#### AIM OF THE TASK
According to the account of Andy's heart trouble, how many episodes of VT did Andy have in the three months after his ablation?

TEXT UNDER STUDY Start Marker

Andy was admitted to the hospital for ten days; during that time, he went through more testing, including an Electrophysiology Study where further VTs were stimulated. As a result, he had an ICD implanted. He still had no concrete diagnosis. “As they discharged me, my cardiologist said, this is just like an episode of House for us – except we still don’t know what’s wrong with you.” Shortly after discharge, his cardiologist also ordered genetic testing, but told Andy that the results weren’t clear and didn’t have any implications for Andy’s diagnosis.

The cardiologist told Andy that he was cleared to ease back into light exercising (no more marathons!). “As I did that, I pretty quickly experienced breakthrough episodes of VT,” he says. In March of 2022, he was hospitalized again, and shocked by his ICD in August of 2022 on a hike. To try and calm down these cyclical patterns of VT, Andy underwent an endocardial ablation.

“It was a very aggressive ablation – they stimulated tons of VTs,” he says.

After the ablation, Andy’s heart just got worse. He had another thirty episodes of VT after his ablation in just three months, and was shocked twice more by his ICD. “In my case, the ablation really inflamed the arrhythmia,” he says. His cardiologist told him the ablation had failed, and referred him to a cardiologist at the University of Pennsylvania who could do an epicardial ablation.

TEXT UNDER STUDY End Marker
RECORD EXTRACTS Start Marker

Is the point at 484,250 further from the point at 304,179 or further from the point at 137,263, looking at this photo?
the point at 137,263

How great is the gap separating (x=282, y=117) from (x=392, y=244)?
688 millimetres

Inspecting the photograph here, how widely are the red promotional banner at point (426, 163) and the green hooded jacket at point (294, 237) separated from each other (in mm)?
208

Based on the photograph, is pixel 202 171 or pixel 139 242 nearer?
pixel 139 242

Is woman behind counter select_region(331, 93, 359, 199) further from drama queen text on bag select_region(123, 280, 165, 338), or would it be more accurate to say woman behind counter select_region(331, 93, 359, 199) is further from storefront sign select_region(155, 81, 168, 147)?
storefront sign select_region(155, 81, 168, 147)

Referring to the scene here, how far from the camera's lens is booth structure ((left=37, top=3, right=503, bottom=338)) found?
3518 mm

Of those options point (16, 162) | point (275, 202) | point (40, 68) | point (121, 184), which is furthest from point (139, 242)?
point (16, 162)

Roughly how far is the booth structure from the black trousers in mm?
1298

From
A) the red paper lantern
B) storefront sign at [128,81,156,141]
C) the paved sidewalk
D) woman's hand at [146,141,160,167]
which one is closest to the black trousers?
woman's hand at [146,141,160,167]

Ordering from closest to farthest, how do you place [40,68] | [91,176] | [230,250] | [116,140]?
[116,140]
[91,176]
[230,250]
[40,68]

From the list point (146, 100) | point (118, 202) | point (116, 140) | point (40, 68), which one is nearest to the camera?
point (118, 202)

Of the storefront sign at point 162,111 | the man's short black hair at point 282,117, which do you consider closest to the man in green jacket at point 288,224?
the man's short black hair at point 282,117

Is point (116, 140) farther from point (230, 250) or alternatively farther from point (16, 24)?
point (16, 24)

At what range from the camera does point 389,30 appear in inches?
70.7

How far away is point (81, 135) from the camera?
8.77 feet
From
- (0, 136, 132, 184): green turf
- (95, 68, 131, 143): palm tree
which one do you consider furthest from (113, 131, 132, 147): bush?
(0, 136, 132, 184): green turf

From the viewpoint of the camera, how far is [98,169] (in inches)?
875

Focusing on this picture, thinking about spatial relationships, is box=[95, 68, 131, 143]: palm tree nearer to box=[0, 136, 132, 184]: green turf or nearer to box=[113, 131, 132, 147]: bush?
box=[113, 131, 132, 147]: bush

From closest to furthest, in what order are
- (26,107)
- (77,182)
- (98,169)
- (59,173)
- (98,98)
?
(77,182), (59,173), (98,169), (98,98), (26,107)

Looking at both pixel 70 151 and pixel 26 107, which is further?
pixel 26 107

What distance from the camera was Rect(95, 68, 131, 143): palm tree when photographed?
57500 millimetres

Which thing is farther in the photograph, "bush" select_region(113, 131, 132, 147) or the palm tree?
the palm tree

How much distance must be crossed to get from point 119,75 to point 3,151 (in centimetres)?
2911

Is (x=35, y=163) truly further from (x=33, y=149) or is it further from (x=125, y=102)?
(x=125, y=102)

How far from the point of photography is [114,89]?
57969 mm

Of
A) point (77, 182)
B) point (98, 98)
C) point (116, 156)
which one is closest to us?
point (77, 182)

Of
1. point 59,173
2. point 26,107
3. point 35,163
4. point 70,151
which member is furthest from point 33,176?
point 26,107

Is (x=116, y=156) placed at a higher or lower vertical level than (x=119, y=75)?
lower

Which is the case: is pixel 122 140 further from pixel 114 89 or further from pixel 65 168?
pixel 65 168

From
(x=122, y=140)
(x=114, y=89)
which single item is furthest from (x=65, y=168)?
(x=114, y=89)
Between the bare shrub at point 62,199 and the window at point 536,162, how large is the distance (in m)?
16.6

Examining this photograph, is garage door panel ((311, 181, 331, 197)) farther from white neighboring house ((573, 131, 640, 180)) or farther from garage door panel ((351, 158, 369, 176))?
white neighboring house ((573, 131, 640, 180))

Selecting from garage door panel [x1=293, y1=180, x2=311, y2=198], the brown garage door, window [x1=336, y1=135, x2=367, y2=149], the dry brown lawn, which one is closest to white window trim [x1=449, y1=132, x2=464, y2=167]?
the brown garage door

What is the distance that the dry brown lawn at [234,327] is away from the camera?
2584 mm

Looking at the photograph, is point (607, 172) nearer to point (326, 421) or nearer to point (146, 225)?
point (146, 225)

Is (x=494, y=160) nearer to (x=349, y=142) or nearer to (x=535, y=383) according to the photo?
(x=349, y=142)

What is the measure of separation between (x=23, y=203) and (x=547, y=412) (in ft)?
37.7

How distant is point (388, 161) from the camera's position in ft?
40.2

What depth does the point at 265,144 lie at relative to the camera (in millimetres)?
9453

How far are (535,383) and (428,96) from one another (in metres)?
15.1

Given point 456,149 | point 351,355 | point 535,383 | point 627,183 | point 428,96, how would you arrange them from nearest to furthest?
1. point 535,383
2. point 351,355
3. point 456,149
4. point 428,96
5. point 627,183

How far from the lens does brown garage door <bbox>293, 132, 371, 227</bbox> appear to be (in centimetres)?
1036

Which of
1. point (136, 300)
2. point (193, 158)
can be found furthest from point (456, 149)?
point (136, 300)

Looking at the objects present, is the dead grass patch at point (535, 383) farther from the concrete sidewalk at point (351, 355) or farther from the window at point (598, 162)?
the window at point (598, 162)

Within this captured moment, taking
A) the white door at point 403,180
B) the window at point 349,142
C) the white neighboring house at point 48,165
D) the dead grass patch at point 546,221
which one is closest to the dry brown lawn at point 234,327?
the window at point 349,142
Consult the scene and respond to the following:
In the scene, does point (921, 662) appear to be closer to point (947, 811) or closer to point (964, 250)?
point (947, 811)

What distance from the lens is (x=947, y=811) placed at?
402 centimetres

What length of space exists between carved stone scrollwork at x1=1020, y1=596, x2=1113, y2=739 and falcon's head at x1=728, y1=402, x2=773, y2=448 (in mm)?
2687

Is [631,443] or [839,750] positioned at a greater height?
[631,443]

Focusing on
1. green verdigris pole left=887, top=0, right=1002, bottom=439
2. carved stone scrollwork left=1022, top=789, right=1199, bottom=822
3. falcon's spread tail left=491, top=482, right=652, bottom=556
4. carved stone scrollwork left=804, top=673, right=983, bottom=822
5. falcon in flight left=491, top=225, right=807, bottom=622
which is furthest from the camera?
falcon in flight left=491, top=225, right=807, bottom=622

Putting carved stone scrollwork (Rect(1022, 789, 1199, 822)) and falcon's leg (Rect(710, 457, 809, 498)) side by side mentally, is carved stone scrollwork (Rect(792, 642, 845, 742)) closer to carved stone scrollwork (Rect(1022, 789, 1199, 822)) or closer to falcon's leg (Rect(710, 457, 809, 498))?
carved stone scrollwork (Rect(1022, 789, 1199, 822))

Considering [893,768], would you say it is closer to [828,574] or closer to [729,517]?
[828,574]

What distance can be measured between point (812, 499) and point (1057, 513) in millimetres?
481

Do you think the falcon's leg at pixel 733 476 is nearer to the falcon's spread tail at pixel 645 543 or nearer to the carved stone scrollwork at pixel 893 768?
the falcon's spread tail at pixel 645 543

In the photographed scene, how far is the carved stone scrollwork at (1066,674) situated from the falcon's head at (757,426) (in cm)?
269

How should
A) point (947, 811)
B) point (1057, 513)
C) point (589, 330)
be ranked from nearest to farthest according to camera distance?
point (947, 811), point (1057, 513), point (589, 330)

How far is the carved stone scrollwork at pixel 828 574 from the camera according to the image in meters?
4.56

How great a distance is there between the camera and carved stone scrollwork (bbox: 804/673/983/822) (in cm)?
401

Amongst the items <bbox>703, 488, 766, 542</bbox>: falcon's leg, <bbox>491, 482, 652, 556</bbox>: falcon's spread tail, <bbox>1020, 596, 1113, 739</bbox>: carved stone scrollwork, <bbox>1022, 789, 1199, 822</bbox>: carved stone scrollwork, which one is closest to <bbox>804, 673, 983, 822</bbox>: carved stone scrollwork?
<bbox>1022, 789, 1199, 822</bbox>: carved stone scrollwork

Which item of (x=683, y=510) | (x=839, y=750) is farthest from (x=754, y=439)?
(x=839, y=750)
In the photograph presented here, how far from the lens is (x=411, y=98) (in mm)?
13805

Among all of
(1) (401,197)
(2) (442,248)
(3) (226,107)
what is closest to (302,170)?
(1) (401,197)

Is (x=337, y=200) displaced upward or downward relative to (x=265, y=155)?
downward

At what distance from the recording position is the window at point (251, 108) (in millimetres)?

RECORD EXTRACTS End Marker

#### YOUR RESPONSE
Thirty episodes.